- [Stated problem]: Repeat all entries exactly.

- [Available data]:
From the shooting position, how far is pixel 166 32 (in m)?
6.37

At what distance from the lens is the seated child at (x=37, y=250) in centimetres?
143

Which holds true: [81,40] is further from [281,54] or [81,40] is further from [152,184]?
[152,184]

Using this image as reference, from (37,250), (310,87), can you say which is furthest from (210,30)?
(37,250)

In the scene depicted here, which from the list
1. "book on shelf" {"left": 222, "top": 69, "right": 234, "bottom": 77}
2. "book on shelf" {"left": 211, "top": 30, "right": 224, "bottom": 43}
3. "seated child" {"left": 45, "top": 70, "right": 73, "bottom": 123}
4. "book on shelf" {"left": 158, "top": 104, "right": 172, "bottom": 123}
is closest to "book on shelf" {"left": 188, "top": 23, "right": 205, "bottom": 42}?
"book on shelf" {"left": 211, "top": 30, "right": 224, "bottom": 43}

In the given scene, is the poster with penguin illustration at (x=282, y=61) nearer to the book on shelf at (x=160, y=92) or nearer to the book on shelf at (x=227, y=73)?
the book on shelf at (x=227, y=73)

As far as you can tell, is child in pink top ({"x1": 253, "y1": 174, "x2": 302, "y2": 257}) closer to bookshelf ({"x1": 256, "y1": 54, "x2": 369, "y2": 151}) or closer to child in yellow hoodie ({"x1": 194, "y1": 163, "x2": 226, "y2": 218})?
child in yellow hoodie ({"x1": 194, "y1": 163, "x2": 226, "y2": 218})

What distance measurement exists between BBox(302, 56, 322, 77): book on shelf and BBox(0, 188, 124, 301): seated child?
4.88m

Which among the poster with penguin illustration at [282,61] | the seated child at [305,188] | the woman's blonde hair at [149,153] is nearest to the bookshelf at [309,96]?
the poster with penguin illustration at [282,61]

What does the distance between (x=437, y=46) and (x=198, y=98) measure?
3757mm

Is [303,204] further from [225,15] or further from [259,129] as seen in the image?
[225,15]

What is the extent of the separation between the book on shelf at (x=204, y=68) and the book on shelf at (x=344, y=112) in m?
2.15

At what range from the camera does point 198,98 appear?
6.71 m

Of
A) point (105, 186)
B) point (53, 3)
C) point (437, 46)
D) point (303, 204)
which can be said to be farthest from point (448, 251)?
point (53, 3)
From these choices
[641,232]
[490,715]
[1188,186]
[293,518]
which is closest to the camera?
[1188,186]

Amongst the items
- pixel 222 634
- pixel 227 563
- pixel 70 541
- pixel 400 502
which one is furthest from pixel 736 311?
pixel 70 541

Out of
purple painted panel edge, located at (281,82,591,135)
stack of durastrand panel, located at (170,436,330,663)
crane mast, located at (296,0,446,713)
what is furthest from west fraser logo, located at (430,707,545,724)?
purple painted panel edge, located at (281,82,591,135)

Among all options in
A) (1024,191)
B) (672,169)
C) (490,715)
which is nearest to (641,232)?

- [The response]:
From the shooting position, how far is pixel 166 32 (in m)?
6.37

At what distance from the lens is the seated child at (x=37, y=250) in centimetres?
143

Which holds true: [81,40] is further from [281,54] or [81,40] is further from [152,184]?
[152,184]

Using this image as reference, from (37,250), (310,87), can you say which is furthest from (210,30)?
(37,250)

In the scene depicted here, which from the list
1. "book on shelf" {"left": 222, "top": 69, "right": 234, "bottom": 77}
2. "book on shelf" {"left": 211, "top": 30, "right": 224, "bottom": 43}
3. "seated child" {"left": 45, "top": 70, "right": 73, "bottom": 123}
4. "book on shelf" {"left": 158, "top": 104, "right": 172, "bottom": 123}
is closest to "book on shelf" {"left": 188, "top": 23, "right": 205, "bottom": 42}?
"book on shelf" {"left": 211, "top": 30, "right": 224, "bottom": 43}

In the given scene, is the poster with penguin illustration at (x=282, y=61) nearer to the book on shelf at (x=160, y=92) or nearer to the book on shelf at (x=227, y=73)?
the book on shelf at (x=227, y=73)

As far as you can tell, is child in pink top ({"x1": 253, "y1": 174, "x2": 302, "y2": 257}) closer to bookshelf ({"x1": 256, "y1": 54, "x2": 369, "y2": 151}) or closer to child in yellow hoodie ({"x1": 194, "y1": 163, "x2": 226, "y2": 218})?
child in yellow hoodie ({"x1": 194, "y1": 163, "x2": 226, "y2": 218})

What distance measurement exists between BBox(302, 56, 322, 77): book on shelf and BBox(0, 188, 124, 301): seated child?
4.88m

Which among the poster with penguin illustration at [282,61] | the seated child at [305,188] | the woman's blonde hair at [149,153] is nearest to the bookshelf at [309,96]?
the poster with penguin illustration at [282,61]

What does the distance between (x=437, y=46) and (x=198, y=98) measure?
3757mm

Is [303,204] further from [225,15] or further from [259,129] as seen in the image?
[225,15]

What is the extent of the separation between the book on shelf at (x=204, y=68) and the book on shelf at (x=344, y=112) in m?
2.15

At what range from the camera does point 198,98 appear?
6.71 m

Of
A) point (105, 186)
B) point (53, 3)
C) point (437, 46)
D) point (303, 204)
which can be said to be farthest from point (448, 251)?
point (53, 3)
From these choices
[641,232]
[490,715]
[1188,186]
[293,518]
which is closest to the camera?
[1188,186]

Amongst the items
- pixel 222 634
- pixel 227 563
- pixel 70 541
- pixel 400 502
which one is furthest from pixel 736 311?
pixel 70 541

Out of
purple painted panel edge, located at (281,82,591,135)
stack of durastrand panel, located at (170,436,330,663)
crane mast, located at (296,0,446,713)
what is furthest from west fraser logo, located at (430,707,545,724)?
purple painted panel edge, located at (281,82,591,135)

Among all options in
A) (1024,191)
B) (672,169)
C) (490,715)
which is nearest to (641,232)?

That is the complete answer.